# ASSIGNED TASK A:
In the passage on brain iron in neurodegenerative disease, which brain region is identified as holding excessive iron in PD?
# ASSIGNED TASK B:
Using the passage on brain iron in neurodegenerative disease, explain in one to three sentences what probably causes iron to be deposited into the brain parenchyma in these conditions.
# ASSIGNED TASK C:
In its first sentence, the passage on brain iron in neurodegenerative disease names several conditions in which iron dyshomeostasis appears to be a central factor. List all of them.

# READING PASSAGE:
========================================================================
Iron dyshomeostasis appears to be a central factor in neurodegenerative conditions such as AD, PD, ALS, Huntington’s disease, and Friedreich’s ataxia (Oshiro et al., 2011; Agrawal et al., 2018). For decades, deposits of iron have been detected in brain lesions of patients with these neurodegenerative conditions (Hagemeier et al., 2012; Barbosa et al., 2015; Adlard and Bush, 2018). How iron accumulates in the diseased/injured brain is not known, however, heme-bound iron that is derived from the circulation and non-heme bound iron (i.e., all iron not bound to heme protein) are both present in affected tissue (Nisenbaum et al., 2014; Ward et al., 2014). It is likely that the deposition of iron into the brain parenchyma in these conditions is the result of either hemorrhage/microbleeds (i.e., heme-bound iron), damaged cells (i.e., neurons, oligodendrocytes and microglia), and myelin, inflammatory processes, degradation of erythrocytes and heme proteins, and/or dysregulation of important iron-related proteins (e.g., ceruloplasmin, ferroportin) (Hametner et al., 2013; Hare et al., 2013; Nisenbaum et al., 2014). Excessive iron that is localized in affected neurons and glia can be found in brain regions such as the substantia nigra (dopaminergic neurons) in PD (Barbosa et al., 2015), and can also accompany regions of amyloid plaques and neurofibrillary tangles in AD (Smith et al., 1997). Similarly, patients with MS present with increased iron deposition in deep gray matter regions correlating with poor integrity of the white matter tissue (Bergsland et al., 2017). Increased brain iron accumulation in these neurological conditions have correlated with poorer functional outcomes and disease severity in patients (Zhang et al., 2010; van Duijn et al., 2017).
========================================================================
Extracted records
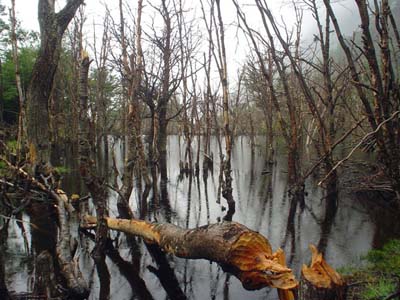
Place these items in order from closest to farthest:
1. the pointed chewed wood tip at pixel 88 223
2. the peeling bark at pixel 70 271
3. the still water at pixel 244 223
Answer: the peeling bark at pixel 70 271, the still water at pixel 244 223, the pointed chewed wood tip at pixel 88 223

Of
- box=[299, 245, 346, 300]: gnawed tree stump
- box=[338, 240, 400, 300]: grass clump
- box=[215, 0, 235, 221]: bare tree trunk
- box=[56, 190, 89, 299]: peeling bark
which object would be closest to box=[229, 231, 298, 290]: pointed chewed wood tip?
box=[299, 245, 346, 300]: gnawed tree stump

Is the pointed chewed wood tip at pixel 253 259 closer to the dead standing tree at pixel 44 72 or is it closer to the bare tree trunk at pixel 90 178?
the bare tree trunk at pixel 90 178

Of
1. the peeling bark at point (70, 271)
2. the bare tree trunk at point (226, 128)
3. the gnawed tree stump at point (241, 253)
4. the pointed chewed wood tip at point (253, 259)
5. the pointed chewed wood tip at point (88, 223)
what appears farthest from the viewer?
the bare tree trunk at point (226, 128)

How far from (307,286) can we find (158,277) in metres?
3.40

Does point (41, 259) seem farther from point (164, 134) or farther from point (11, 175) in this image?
point (164, 134)

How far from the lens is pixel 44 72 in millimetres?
9508

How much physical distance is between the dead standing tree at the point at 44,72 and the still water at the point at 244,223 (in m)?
2.02

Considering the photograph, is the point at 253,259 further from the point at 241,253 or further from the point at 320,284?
the point at 320,284

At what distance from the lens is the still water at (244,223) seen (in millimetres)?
5562

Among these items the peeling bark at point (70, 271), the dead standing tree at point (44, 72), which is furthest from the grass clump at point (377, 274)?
========================================================================
# TASK RESULT A:
The substantia nigra (dopaminergic neurons).

# TASK RESULT B:
The deposition is likely the result of hemorrhage/microbleeds (heme-bound iron), damaged cells (neurons, oligodendrocytes and microglia) and myelin, inflammatory processes, or the degradation of erythrocytes and heme proteins. It may also result from dysregulation of important iron-related proteins such as ceruloplasmin and ferroportin.

# TASK RESULT C:
AD, PD, ALS, Huntington's disease, and Friedreich's ataxia.